Blog: Sharing throat
Chris Brook-Carter | 30 March 2005
Last week, just-drinks was asked by one of its clients to put together some research on ‘share of throat’ – the idea that beverages don’t just compete within the confines of their own category boundaries, but across the whole drinks industry.
As choice on the supermarket shelf expands and the consumer becomes ever more sophisticated, it is a premise that is becoming increasingly important to grasp when it comes to understanding the end consumer. Every time a consumer reaches to purchase a drink these days he or she is making a choice that spans from water to wine and Bourbon to beer.

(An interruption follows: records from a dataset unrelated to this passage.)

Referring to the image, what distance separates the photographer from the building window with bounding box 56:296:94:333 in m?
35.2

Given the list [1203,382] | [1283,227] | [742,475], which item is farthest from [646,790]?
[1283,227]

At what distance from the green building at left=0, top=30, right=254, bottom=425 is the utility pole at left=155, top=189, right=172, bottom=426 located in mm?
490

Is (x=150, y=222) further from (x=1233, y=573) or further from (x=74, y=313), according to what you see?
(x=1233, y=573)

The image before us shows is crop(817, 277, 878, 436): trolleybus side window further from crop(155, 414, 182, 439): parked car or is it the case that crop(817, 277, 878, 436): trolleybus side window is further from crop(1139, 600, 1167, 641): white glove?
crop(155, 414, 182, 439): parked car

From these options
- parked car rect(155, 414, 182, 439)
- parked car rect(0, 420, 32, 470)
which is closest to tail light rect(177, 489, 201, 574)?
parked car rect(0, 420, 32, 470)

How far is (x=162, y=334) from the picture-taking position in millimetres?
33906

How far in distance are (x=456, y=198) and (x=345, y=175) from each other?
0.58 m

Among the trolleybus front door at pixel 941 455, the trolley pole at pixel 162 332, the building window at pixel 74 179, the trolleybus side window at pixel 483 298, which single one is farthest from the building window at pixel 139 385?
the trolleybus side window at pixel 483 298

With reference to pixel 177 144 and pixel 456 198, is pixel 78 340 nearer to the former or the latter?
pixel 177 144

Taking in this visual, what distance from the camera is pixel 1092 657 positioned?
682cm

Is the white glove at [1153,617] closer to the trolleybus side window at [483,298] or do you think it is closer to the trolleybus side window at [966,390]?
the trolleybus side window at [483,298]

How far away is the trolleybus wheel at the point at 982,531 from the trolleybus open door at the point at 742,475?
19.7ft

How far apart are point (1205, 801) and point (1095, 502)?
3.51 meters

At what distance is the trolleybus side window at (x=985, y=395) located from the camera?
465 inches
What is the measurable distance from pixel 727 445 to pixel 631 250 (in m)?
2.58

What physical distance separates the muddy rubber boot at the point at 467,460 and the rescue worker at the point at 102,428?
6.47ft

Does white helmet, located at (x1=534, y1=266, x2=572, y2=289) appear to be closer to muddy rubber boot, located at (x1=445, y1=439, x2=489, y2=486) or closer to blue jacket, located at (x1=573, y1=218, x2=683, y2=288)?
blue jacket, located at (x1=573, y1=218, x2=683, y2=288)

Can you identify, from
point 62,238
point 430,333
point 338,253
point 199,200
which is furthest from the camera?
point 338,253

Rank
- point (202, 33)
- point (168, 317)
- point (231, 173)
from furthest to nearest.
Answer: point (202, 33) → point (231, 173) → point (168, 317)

It is no coincidence that this view of the market place has been understood by the industry’s most successful companies over the last few years. It needn’t mean the company has to offer a broad range of beverages, although Constellation Brands has taken this route successfully. In fact I always thought the idea was well summed up in Interbrew UK’s slogan “Making Beer Great”.
Perhaps the US beer industry would do well to adopt a similar mantra, because while its two leading protagonists – SABMiller and Anheuser-Busch - fight it out in court over each other’s advertising, beer is continuing to lose favour with US drinkers to other drinks.
On Thursday, The Beer Institute reported that estimated February domestic beer shipments decreased 2.2% to 13.25m barrels.
“We consider the news unsurprising given recent news by SABMiller and general trade commentary indicating a weak start to the year,” said Mark Swartzburg of equity analyst Legg Mason. “The news is also consistent with market-leader Anheuser-Busch starting the year with excess trade inventories.”
The figures follow a survey of US drinkers by Morgan Stanley that concluded that wine and spirits will continue their raids on beer’s market share. William Pecoriello, an analyst with Morgan Stanley, said: “Beer (is) likely to continue to lose share to wine and spirits due to health and demographic trends.
“Spirits have built strong image and share among 21- to 27-year-olds, which bodes well for future growth,” he added. “Wine is the main beneficiary of health and aging trends (as) wine consumption actually increases for people on a diet.”
Beer has been losing market share in the US for years now, but there are signs that the industry is starting to act on warning signs - although clearly not radically enough to present a united front to the drinking public. Innovations like Brutal Fruit by SABMiller and Budweiser Select by A-B are sure to be only the start of things to come as the beer giants attempt to claw back market share amongst 20-something drinkers.